Bayes' Rule Question

Question

I am reading about Bayes' rule, I can solve all the exercise but this one. Suppose you had a checkup, and there is a bad news; you tested positive for "the giggles" and that the test is 99% accurate( i.e., the probability of testing positive when you do have "the giggles" is 0.99, as is the probability of testing negative when you don't.) The good news is that this rare condition, striking only 1 in 10000 people of your age. Why is good news that the condition is rare? what are the chances that you actually have "the giggles"?

Answer 1

Consider what happens with testing a million people (having the right proportion of sick people): 100 of them have "the giggles" and if we test them we find 99 positive tests, as the test is 99% reliable.

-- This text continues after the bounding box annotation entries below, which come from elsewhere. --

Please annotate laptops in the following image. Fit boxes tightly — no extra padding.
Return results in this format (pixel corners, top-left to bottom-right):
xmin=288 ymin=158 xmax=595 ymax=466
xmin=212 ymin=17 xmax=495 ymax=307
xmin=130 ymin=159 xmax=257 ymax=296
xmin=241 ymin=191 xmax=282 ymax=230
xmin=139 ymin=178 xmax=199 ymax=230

Of the remaining (1000000 - 100) = 999900 non-"giggles" people and 1% of them test positive (as 99% of them test negative), which means 9999 positive tests.

Of all positive tests (9999 + 99 = 10098) only 99 actually have it.

So the probability is $\frac{99}{10098}$, which is less than $0.01$.

Formally: if $G$ means having the "giggles", and $T^+$ is a positive test, $T^-$ is a negative test.

Then $$P(G|T^+) = \frac{P(G \cap T^+)}{P(T^+)} = \frac{P(T^+|G)P(G)}{P(T^+|G)P(G) + P(T^+|\lnot G)P(\lnot G)}$$

Plugging in:

$$ \frac{0.99 \cdot 0.0001}{0.99 \cdot 0.0001 + 0.01 \cdot 0.9999}$$

Which are the exact same numbers as in the numerical example (multiply everything by a million...). This might make the idea a bit more accessible.